No hay duda entre los historiadores de quién fue el mejor estratega de la Segunda Guerra Mundial. Las hazañas conseguidas en el norte de África al frente de la 7ª división panzer y posteriormente con el Africa korps convirtieron a Rommel en una leyenda. Tanto es así que hasta el general Eisenhower tenía un poster de su archienemigo en el despacho como muestra de admiración.
Condecorado con la cruz al mérito y ascendido a mariscal de campo, Rommel pasó a dirigir la defensa de la costa francesa. Todos conocemos la fortificación que esperaba al ejército aliado si lograba desembarcar. Y eso, pese a que intuía que la entrada sería por Normandía y no por el norte donde el escudo fue mayor, y pese a que Hitler ordenó situar las divisones de acorazados en un punto que trastocaba todo el plan de defensa.

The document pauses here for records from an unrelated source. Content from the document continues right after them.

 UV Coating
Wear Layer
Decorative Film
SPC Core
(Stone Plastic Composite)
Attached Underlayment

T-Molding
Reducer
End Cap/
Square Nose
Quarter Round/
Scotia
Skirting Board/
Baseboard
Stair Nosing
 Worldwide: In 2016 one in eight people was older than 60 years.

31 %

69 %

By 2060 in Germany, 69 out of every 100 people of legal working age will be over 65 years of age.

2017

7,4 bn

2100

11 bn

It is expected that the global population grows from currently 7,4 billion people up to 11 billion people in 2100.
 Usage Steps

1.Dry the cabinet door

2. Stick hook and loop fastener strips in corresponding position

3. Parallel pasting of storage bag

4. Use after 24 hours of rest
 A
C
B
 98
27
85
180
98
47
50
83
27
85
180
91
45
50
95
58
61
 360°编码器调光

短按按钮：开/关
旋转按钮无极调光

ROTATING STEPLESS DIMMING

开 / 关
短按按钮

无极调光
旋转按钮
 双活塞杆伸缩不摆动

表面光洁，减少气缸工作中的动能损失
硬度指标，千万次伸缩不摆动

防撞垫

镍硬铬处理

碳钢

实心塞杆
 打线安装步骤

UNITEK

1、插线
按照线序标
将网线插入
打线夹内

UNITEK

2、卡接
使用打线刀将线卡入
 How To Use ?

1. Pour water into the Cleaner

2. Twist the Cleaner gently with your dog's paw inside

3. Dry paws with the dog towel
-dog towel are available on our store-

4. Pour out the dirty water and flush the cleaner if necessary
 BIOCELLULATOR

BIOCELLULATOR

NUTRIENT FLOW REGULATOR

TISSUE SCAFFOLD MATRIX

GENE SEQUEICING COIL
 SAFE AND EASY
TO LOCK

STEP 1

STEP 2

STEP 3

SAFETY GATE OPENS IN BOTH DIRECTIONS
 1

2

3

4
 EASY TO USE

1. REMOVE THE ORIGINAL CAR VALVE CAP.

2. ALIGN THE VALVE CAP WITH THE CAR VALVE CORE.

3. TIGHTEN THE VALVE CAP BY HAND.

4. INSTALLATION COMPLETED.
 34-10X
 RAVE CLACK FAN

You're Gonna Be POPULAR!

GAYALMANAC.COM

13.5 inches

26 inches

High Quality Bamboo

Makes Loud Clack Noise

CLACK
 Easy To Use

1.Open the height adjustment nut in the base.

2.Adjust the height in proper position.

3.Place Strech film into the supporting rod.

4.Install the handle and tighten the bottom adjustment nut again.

Pero lo más admirado de Rommel no fueron precisamente sus proezas militares. La convención de Ginebra decía que a todo prisionero de guerra se le debía dar un trato humano, sin represalias, protegerlos contra todo acto de violencia, etcétera. Y ese es el trato que recibieron los miles de prisioneros que cayeron en sus manos. Quizá por eso sentía vergüenza del trato que ofrecían sus camaradas en el frente del Este. Fue también uno de los pocos mandos alemanes que se negó a aplicar la kommandobefehl, una orden que obligaba a ejecutar inmediatamente a cualquier comando que traspasase las líneas enemigas.
Una supuesta traición hizo que apareciera su nombre en la lista de los cabecillas que atentaron contra Hitler. Acabó suicidándose para evitar represalias a su familia.
Un hombre con principios militares que se definía a sí mismo como un soldado profesional, con un código de honor y respeto al adversario que le honrarían para siempre.